If you manage Oracle databases, you’ve likely heard terms like AI Database 26ai, Exadata System Software 25ai, and Autonomous Database Select AI. What do they actually mean for day‑to‑day DBA work? This guide breaks down the capabilities in plain terms, shows how they map to your workflows, and gives you practical cues on performance, security, and operations. Think of it as a practitioner’s handbook: no hype—just what you can do, why it matters, and how to adopt safely.
According to Oracle’s official information, AI Database 26ai succeeds 23ai via release updates—many customers can transition by applying the October 2025 release update instead of running a full upgrade—while the core AI features such as AI Vector Search and JSON Relational Duality continue and expand. You can find the vendor’s overview in the Oracle AI Database 26ai pages and announcements linked throughout this guide.

What 26ai, Exadata 25ai, and Select AI actually mean
Before we dive into specifics, let’s pin down the scope with authoritative references.
- Oracle AI Database 26ai: The successor to 23ai. It consolidates and advances built‑in AI features—AI Vector Search, JSON Relational Duality, and in‑database ML—plus integrations for agentic AI using Model Context Protocol (MCP). Oracle positions 26ai as a long‑term support release with transition from 23ai delivered via the October 2025 Release Update rather than a traditional upgrade. See the vendor’s overview in the official 26ai pages: the AI Database summary and the new features guide.
- Exadata System Software 25ai: Software releases (25.1, 25.2) for Exadata platforms that add AI‑focused offloads and manageability improvements. Key for DBAs: AI Smart Scan accelerates vector similarity queries by pushing parts of the work down to storage servers (e.g., adaptive Top‑K filtering and distance computation). Oracle’s Exadata blogs detail these capabilities with numbers and engineering context.

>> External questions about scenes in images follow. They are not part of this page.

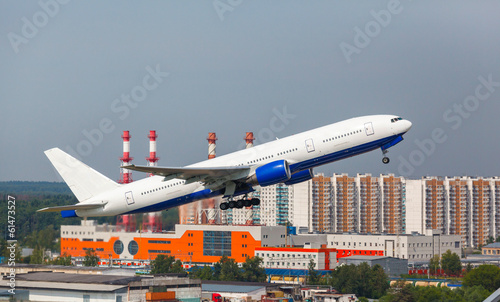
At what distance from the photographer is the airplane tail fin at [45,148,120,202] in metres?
59.8

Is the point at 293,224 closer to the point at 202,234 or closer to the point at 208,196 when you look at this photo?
the point at 202,234

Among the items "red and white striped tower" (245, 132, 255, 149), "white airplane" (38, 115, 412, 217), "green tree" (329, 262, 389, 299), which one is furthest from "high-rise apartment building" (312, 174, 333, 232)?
"white airplane" (38, 115, 412, 217)

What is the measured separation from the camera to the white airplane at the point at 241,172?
53.8 m

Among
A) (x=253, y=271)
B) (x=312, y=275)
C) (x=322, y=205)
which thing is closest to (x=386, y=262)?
(x=312, y=275)

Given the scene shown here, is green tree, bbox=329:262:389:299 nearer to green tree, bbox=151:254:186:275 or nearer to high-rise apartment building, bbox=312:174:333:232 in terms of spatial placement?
green tree, bbox=151:254:186:275

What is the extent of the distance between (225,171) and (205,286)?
150ft

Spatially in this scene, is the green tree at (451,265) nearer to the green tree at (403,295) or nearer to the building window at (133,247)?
the green tree at (403,295)

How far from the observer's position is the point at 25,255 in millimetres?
101250

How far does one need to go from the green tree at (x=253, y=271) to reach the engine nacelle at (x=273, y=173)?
235 feet

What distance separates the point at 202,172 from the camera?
54.7 m

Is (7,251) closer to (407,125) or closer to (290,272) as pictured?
(290,272)

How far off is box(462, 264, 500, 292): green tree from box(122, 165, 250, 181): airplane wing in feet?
210

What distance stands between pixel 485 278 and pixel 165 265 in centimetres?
4763

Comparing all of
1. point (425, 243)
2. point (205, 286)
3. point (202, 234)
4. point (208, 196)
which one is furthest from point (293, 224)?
point (208, 196)
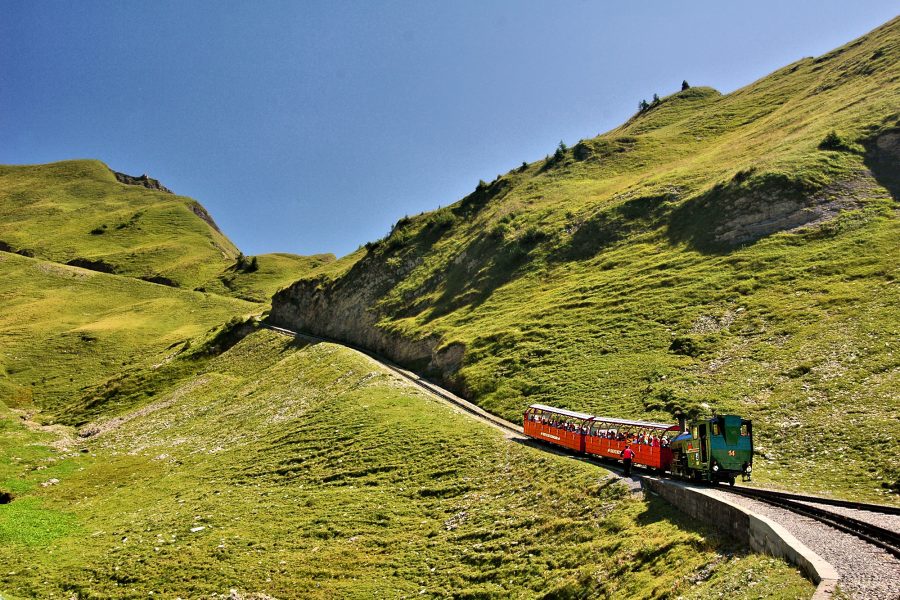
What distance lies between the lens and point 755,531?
16781mm

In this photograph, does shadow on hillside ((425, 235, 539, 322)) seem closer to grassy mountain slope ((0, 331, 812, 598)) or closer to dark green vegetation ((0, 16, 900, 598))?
Result: dark green vegetation ((0, 16, 900, 598))

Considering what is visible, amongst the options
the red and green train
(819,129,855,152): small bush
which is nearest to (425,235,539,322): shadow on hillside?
(819,129,855,152): small bush

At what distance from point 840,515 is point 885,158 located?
70828 millimetres

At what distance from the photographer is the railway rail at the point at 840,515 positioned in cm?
→ 1666

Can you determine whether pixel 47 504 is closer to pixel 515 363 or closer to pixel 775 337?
A: pixel 515 363

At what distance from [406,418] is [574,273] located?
133 ft

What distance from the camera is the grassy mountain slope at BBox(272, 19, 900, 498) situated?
39.7 m

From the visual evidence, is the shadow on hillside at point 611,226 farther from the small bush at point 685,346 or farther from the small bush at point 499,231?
the small bush at point 685,346

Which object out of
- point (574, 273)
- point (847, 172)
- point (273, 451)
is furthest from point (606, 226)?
point (273, 451)

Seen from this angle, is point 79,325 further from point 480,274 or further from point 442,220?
point 480,274

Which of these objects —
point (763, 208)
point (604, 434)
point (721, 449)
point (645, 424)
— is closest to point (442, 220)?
point (763, 208)

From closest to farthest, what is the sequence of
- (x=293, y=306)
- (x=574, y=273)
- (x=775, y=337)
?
1. (x=775, y=337)
2. (x=574, y=273)
3. (x=293, y=306)

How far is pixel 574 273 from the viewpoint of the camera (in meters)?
82.5

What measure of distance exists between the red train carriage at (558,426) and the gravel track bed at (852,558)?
64.8 ft
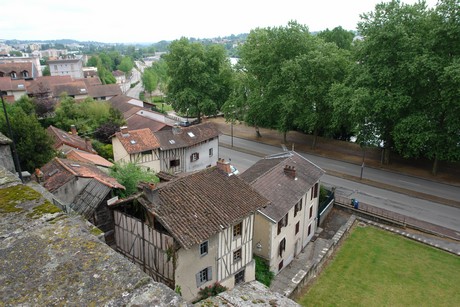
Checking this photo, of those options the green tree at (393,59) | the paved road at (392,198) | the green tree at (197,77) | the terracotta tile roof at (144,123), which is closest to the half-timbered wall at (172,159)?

- Autonomous Database Select AI: Capabilities in Autonomous Database that integrate with OCI Generative AI for NL→SQL, RAG‑style retrieval, and agent workflows. DBAs configure AI profiles, privileges, and guardrails; users can review generated SQL before execution and audit conversations for compliance. Oracle’s docs provide the step‑by‑step configuration and governance patterns.
Authoritative sources for the above:
- Oracle’s AI Database 26ai overview and news announcement: see the AI Database hub and long‑term support positioning in 2025.
- Exadata 25ai blogs covering AI Smart Scan deep dives and release notes.
- Autonomous Database Select AI documentation for profiles, NL→SQL, RAG, and conversation management.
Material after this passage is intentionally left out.